## [WHAT YOU ARE ASKED TO DO]
Every record below is to be retyped exactly, with the pictures left out.

───── EXCERPTED DATA ─────

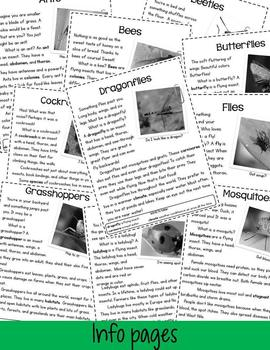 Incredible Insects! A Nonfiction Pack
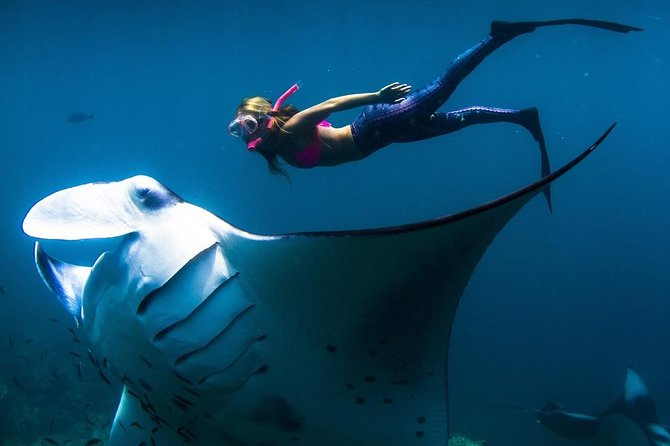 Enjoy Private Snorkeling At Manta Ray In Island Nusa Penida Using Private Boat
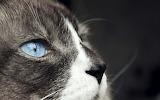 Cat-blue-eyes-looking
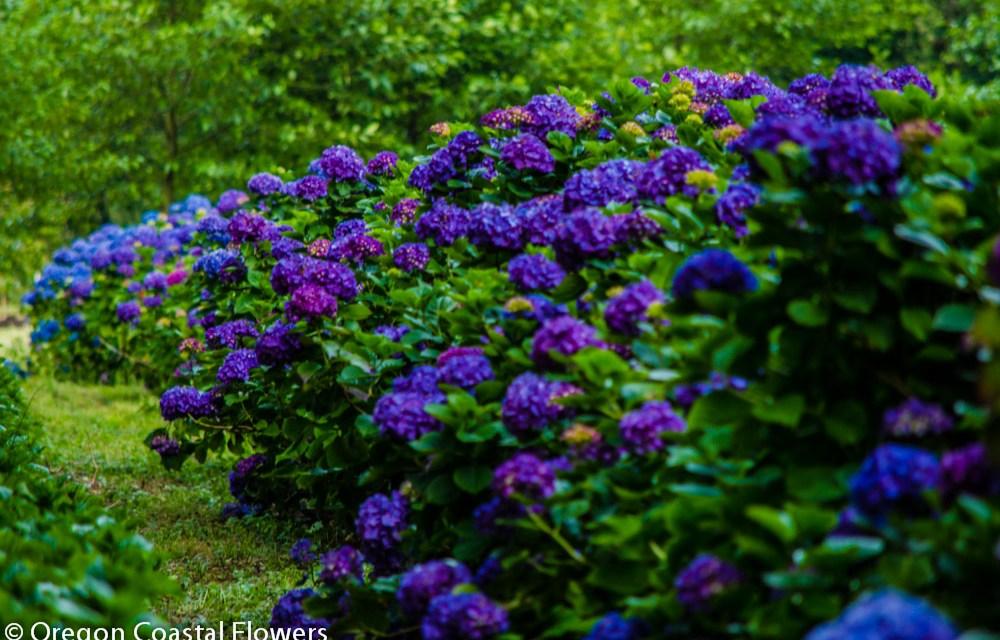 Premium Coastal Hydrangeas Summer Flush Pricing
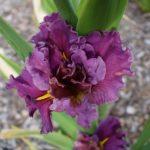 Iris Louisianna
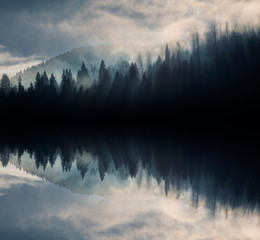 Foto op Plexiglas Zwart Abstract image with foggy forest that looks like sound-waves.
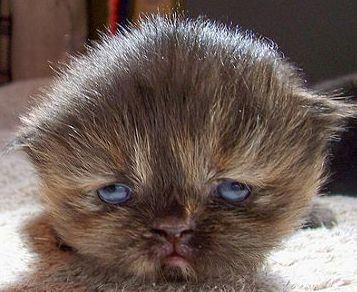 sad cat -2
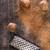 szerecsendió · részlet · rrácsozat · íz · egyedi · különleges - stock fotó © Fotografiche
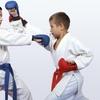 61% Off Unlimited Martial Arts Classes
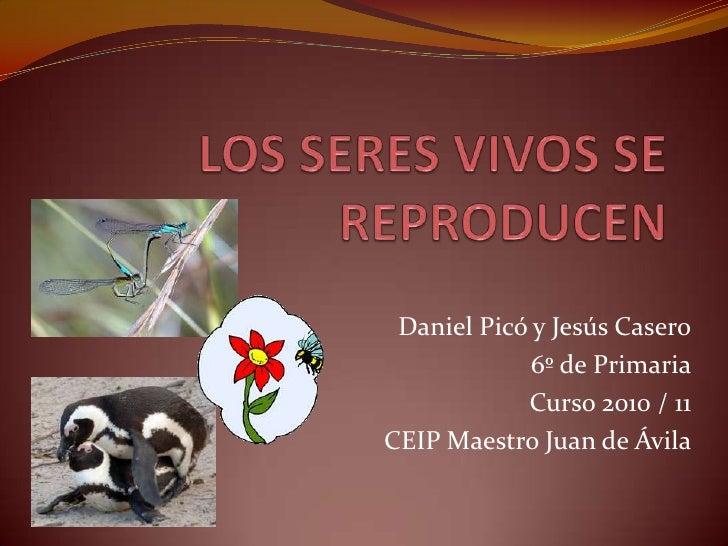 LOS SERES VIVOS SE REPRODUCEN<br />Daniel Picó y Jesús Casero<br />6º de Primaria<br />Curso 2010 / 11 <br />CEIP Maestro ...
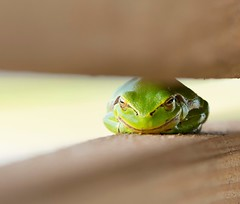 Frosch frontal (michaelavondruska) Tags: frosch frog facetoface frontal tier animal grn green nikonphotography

─────

## [SOLUTION FOR THIS TASK]
 Incredible Insects! A Nonfiction Pack
 Enjoy Private Snorkeling At Manta Ray In Island Nusa Penida Using Private Boat
 Cat-blue-eyes-looking
 Premium Coastal Hydrangeas Summer Flush Pricing
 Iris Louisianna
 Foto op Plexiglas Zwart Abstract image with foggy forest that looks like sound-waves.
 sad cat -2
 szerecsendió · részlet · rrácsozat · íz · egyedi · különleges - stock fotó © Fotografiche
 61% Off Unlimited Martial Arts Classes
 LOS SERES VIVOS SE REPRODUCEN<br />Daniel Picó y Jesús Casero<br />6º de Primaria<br />Curso 2010 / 11 <br />CEIP Maestro ...
 Frosch frontal (michaelavondruska) Tags: frosch frog facetoface frontal tier animal grn green nikonphotography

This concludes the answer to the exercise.